Andrea Keszler

Personal information
- Full name: Andrea Kollár-Keszler
- Born: 28 July 1989 (age 36) Tatabánya, Hungary
- Height: 5 ft 9 in (175 cm)
- Weight: 137 lb (62 kg)

Sport
- Country: Hungary
- Sport: Short track speed skating

Achievements and titles
- Highest world ranking: 20 (1000m)

Medal record
World Championships
| Silver medal – second place | 2017 Rotterdam | 3000 m relay |
Winter Universiade
| Bronze medal – third place | 2011 Erzurum | 3000 m relay |
| Bronze medal – third place | 2013 Trentino | 3000 m relay |
European Championships
| Gold medal – first place | 2009 Turin | 3000 m relay |
| Silver medal – second place | 2011 Heerenveen | 3000 m relay |
| Silver medal – second place | 2017 Turin | 3000 m relay |
| Silver medal – second place | 2018 Dresden | 3000 m relay |
| Bronze medal – third place | 2012 Mlada Boleslav | 500 m |
| Bronze medal – third place | 2012 Mlada Boleslav | 3000 m relay |
| Bronze medal – third place | 2014 Dresden | 3000 m relay |

= Andrea Keszler =

Hungarian speed skater

Andrea Keszler (born 28 July 1989) is a Hungarian short-track speed-skater.

Keszler competed at the 2010 Winter Olympics for Hungary. She was a member of the Hungarian 3000 metre relay team, which finished fourth in the semifinals and second in the B Final, ending up fifth overall. She also competed at the 2014 Winter Olympics and the 2018 Winter Olympics.
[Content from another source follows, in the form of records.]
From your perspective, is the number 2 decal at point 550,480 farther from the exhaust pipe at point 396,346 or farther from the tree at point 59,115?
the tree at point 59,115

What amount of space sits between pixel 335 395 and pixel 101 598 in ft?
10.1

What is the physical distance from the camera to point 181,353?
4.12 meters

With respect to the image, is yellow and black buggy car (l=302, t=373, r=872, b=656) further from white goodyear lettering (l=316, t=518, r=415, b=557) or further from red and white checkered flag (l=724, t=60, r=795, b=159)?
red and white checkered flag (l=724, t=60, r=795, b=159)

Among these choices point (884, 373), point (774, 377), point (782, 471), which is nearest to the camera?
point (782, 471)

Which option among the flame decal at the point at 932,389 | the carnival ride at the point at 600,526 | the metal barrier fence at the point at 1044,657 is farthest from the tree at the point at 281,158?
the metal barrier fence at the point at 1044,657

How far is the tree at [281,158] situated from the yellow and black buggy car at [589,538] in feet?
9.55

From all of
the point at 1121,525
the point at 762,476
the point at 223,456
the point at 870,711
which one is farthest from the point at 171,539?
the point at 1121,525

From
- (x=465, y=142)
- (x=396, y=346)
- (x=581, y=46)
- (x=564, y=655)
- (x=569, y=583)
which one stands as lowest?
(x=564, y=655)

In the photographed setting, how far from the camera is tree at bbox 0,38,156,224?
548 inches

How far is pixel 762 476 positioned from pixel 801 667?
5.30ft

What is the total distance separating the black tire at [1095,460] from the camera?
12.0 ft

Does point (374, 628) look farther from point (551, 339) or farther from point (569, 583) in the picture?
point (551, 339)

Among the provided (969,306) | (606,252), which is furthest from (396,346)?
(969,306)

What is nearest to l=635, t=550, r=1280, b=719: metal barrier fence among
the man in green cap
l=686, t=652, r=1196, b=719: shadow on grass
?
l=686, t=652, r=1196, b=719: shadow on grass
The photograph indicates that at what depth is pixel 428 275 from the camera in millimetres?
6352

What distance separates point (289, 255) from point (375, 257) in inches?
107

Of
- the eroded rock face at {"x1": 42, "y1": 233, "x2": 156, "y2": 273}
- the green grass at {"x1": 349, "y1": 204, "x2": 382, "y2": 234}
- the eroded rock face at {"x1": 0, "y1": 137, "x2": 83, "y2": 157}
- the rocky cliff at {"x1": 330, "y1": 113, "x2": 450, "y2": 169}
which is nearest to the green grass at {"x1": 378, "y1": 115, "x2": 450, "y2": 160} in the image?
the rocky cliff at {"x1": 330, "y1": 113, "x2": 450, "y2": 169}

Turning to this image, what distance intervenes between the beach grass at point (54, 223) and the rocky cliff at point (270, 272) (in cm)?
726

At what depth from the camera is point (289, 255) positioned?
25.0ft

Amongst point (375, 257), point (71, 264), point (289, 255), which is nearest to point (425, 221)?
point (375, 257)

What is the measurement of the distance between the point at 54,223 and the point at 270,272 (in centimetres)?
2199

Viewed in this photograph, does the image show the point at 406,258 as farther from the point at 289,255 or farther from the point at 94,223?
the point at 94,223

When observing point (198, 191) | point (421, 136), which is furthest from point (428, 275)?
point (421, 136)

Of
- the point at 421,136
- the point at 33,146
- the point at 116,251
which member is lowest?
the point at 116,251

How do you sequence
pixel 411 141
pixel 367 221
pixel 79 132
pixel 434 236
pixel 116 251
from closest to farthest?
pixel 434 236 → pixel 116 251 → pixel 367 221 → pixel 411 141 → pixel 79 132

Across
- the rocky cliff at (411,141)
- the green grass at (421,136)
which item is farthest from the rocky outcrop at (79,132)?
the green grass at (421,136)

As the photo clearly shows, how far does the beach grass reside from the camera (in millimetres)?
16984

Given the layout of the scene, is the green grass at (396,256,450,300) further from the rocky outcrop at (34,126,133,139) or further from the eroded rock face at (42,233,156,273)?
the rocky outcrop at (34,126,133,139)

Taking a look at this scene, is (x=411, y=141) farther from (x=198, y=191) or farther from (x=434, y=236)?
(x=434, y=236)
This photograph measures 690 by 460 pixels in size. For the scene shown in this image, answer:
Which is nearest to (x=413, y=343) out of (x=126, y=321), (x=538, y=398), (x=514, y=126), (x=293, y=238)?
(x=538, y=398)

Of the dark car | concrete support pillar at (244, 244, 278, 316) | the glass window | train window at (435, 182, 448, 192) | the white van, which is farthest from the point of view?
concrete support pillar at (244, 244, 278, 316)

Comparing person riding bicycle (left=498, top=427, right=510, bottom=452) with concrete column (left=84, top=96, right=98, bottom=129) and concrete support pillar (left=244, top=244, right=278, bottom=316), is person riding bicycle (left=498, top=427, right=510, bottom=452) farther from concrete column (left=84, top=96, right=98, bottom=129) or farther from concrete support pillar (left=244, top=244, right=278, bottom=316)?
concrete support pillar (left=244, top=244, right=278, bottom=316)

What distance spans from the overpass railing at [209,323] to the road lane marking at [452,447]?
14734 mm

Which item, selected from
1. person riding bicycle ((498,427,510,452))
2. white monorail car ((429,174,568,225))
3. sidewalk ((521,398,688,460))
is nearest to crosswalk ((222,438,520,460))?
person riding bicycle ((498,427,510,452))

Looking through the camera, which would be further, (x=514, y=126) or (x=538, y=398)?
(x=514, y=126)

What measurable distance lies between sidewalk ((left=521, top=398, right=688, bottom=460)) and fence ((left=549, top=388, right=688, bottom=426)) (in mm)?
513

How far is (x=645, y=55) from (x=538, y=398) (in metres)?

As of 2013, Keszler's best finish at the World Championships, is 6th, in 2009 as part of the Hungarian 3000 metre relay team. Her best individual performance at a World Championships came in 2013, when she placed 22nd in the 1000 metres. She has also won a gold medal as a member of the Hungarian relay team at the 2009 European Championships.

As of 2013, Keszler has not finished on the podium on the ISU Short Track Speed Skating World Cup. Her top World Cup ranking is 20th, in the 1000 metres in 2012–13.